The California-based REIT launched the offering, Sequoia Mortgage Trust 2011-1, two weeks ago. It consisted of mortgage-loan collateral from originators PHH Mortgage and First Republic. The transaction priced at par, with a 4.125% yield.
The offering was the first major non-agency RMBS since Redwood’s last private-label deal in April 2010, the US$222m Sequoia Mortgage Trust 2010-H1, which was only the first private RMBS since the crisis. The 2010 deal had a different originator as well: CitiMortgage.
About 92.5% of the principal amount of the current securitization was rated ‘AAA’ by Fitch, the only rating agency on the deal.
Shortly after the deal was announced, both Moody’s and Standard & Poor’s released public reports saying that the Sequoia transaction should have had more protection built into it because so much of the pool was concentrated in the earthquake-prone San Francisco area.
Moody’s was originally hired for the deal last year, but was dropped when Redwood Trust disagreed with the agency’s more conservative subordination levels.
At the recent Asset Securitization Forum annual conference, Redwood CEO Martin Hughes was outspoken about the need for the government to step back from the mortgage market in order for private capital to flow back in. Fannie Mae FNMA.OB, Freddie Mac FMCC.OB, and Ginnie Mae currently finance close to 95% of US mortgages.

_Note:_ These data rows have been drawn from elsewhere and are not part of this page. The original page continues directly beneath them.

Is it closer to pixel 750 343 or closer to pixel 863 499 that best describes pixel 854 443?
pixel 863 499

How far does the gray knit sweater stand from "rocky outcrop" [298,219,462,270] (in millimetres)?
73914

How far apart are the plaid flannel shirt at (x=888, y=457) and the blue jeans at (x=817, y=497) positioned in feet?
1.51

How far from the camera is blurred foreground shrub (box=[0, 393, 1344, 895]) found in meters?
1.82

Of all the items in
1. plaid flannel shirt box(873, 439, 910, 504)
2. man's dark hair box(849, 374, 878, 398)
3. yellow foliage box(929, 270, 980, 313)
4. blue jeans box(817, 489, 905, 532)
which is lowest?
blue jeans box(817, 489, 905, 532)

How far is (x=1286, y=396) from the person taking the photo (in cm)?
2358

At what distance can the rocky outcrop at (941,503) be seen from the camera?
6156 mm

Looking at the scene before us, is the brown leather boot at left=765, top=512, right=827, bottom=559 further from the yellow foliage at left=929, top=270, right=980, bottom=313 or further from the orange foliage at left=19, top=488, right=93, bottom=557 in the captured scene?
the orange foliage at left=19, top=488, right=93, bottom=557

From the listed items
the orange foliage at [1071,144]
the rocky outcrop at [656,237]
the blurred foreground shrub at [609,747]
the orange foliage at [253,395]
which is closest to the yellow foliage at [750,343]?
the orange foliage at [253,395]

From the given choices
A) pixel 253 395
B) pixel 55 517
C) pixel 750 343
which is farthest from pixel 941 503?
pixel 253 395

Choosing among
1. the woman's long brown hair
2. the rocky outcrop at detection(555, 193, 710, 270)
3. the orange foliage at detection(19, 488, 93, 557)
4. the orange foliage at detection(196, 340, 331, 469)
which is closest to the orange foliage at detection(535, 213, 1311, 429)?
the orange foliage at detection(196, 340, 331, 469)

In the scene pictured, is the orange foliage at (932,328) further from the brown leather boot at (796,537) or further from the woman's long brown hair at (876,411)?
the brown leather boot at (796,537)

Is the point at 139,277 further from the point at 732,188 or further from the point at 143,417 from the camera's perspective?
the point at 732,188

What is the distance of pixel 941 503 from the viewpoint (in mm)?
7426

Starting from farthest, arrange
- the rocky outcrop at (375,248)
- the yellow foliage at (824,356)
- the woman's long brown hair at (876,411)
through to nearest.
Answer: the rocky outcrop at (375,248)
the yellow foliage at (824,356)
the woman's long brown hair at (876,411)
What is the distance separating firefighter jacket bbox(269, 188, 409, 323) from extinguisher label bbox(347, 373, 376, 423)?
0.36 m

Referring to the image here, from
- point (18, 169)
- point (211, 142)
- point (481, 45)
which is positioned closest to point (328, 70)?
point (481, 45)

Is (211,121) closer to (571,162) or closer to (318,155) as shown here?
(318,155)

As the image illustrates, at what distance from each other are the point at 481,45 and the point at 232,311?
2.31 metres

Hughes reiterated the sentiment today and said that the current Sequoia offering is a very positive step in the right direction.
“This transaction marks another step toward re-opening the private mortgage securitization market and supports the Treasury Department’s recent finance reform proposal that calls for the private market to become the primary source of mortgage credit for the U.S. housing market,” he said in a press release.
”This transaction also supports our belief that triple-A investors will provide attractive financing for prime residential mortgages provided their demands for enhanced disclosure transparency, alignment of interests, high quality collateral, and structural protections are responded to with improvements in these areas.
“We look forward to the potential roll-back at the end of September 2011 of the temporary increase in the conforming loan limits applicable to Fannie Mae and Freddie Mac, which would increase the share of the mortgage market for the private sector and reduce future risk to taxpayers.”